Life is often difficult for disabled people in Central Asia, even at the best of times.
While there have been some efforts toward taking steps to help those with disabilities integrate further into society during the last few decades, there are still problems with easy access to buildings and transportation, special education, and the availability of caregivers, just to name a few of the challenges.
The appearance of the coronavirus in Central Asia and the subsequent measures to limit its spread, such as lockdown orders, have complicated nearly everyone’s life, but few have been hit harder than the disabled.
On this week's Majlis Podcast, RFE/RL's media-relations manager for South and Central Asia, Muhammad Tahir, moderates a discussion looking at the impact that the fight against the spread of the coronavirus is having on people with disabilities in Central Asia.
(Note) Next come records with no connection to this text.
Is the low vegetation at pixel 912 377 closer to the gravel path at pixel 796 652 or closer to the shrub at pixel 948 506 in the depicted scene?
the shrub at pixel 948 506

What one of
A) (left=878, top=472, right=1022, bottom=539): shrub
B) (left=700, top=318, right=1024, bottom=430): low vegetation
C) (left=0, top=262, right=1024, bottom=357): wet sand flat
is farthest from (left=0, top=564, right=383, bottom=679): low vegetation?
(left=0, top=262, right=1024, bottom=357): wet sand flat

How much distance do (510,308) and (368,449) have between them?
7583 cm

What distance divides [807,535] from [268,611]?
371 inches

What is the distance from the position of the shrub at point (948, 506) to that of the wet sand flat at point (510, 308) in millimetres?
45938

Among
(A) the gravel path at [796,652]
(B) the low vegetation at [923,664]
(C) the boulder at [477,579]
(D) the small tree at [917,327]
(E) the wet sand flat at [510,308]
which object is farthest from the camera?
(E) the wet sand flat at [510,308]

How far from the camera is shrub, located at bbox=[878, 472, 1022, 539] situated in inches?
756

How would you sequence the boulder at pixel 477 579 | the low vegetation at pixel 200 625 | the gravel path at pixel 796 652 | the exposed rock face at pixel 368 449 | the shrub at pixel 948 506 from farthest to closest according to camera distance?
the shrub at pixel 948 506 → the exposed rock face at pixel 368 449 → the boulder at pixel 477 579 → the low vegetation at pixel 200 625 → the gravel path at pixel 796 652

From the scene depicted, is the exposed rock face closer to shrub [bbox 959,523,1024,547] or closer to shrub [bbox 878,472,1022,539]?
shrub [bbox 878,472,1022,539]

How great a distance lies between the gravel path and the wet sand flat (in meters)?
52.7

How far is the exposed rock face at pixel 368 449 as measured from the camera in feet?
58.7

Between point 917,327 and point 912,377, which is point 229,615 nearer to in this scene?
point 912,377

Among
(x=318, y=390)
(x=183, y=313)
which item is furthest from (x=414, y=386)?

This week’s guests are, from Tajikistan, Lola Nasriddinova, the founder and executive director of IRODA -- the Parents of Children with Autism Initiative; also originally from Tajikistan but currently in Britain, Tahmina Hamkimova-Rees, an activist on women’s rights and on the inclusion of people with Down syndrome, and the founder of the Nazari Digar organization; from Kazakhstan, Madina Karsakpayeva, who is a PhD researcher currently working at the Eotvos Loran University in Budapest on helping people in Central Asia with physical disabilities enter institutions of higher education; and, originally from Uzbekistan but currently studying at Sussex University in Britain, Dilmurad Yusupov, an activist for the rights of the disabled and a columnist for the Uzbek news agency Gazeta.uz, who has written extensively on the challenges faced by people with disabilies; and Bruce Pannier, the author of the Qishloq Ovozi blog.